_SUPPLIED MATERIAL_
BEGIN

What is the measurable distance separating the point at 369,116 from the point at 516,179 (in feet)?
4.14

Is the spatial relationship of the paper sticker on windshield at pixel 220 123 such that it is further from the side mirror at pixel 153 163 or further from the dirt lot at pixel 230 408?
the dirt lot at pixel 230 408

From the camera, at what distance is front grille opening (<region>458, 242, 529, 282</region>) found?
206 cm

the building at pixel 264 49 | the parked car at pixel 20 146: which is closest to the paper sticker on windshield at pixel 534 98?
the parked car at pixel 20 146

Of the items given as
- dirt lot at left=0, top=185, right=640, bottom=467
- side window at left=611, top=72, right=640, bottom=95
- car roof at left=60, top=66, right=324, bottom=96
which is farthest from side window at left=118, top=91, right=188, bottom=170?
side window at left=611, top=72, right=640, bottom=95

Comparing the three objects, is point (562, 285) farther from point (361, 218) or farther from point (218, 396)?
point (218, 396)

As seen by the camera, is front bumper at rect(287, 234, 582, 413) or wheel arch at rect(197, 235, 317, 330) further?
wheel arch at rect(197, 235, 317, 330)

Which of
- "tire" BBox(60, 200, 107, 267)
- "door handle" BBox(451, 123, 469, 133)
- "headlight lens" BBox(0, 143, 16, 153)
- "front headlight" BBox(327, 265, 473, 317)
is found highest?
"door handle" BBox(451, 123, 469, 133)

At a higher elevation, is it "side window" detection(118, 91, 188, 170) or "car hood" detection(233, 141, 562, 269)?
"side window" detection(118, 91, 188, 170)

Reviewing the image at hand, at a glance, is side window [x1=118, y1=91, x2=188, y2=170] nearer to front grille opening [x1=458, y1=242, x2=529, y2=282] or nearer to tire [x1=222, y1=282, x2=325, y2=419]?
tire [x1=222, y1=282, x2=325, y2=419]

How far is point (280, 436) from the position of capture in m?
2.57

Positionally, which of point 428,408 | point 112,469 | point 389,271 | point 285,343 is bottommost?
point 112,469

END

_WORK TO COMPLETE_
Copy all of the entries above word for word, including every answer.

_IN RESPONSE_
What is the measurable distance separating the point at 369,116 from the point at 516,179 (in feet)?
4.14

Is the spatial relationship of the paper sticker on windshield at pixel 220 123 such that it is further from the side mirror at pixel 153 163 or further from the dirt lot at pixel 230 408?
the dirt lot at pixel 230 408

From the camera, at what distance is front grille opening (<region>458, 242, 529, 282</region>) found?
206 cm

the building at pixel 264 49 | the parked car at pixel 20 146: which is closest to the paper sticker on windshield at pixel 534 98?
the parked car at pixel 20 146

Of the items given as
- dirt lot at left=0, top=185, right=640, bottom=467
- side window at left=611, top=72, right=640, bottom=95
- car roof at left=60, top=66, right=324, bottom=96
which is farthest from side window at left=118, top=91, right=188, bottom=170?
side window at left=611, top=72, right=640, bottom=95

Comparing the three objects, is point (562, 285) farther from point (361, 218) or farther from point (218, 396)?
point (218, 396)

As seen by the camera, is front bumper at rect(287, 234, 582, 413) or wheel arch at rect(197, 235, 317, 330) further?
wheel arch at rect(197, 235, 317, 330)

Which of
- "tire" BBox(60, 200, 107, 267)
- "door handle" BBox(451, 123, 469, 133)
- "headlight lens" BBox(0, 143, 16, 153)
- "front headlight" BBox(327, 265, 473, 317)
is found highest?
"door handle" BBox(451, 123, 469, 133)

At a higher elevation, is it "side window" detection(118, 91, 188, 170) or "car hood" detection(233, 141, 562, 269)?
"side window" detection(118, 91, 188, 170)

Reviewing the image at hand, at a glance, is side window [x1=118, y1=91, x2=188, y2=170] nearer to front grille opening [x1=458, y1=242, x2=529, y2=282] or nearer to tire [x1=222, y1=282, x2=325, y2=419]?
tire [x1=222, y1=282, x2=325, y2=419]

How far is point (280, 436) from the position of capture in m?
2.57

Positionally, which of point 428,408 | point 112,469 | point 389,271 | point 285,343 is bottommost?
point 112,469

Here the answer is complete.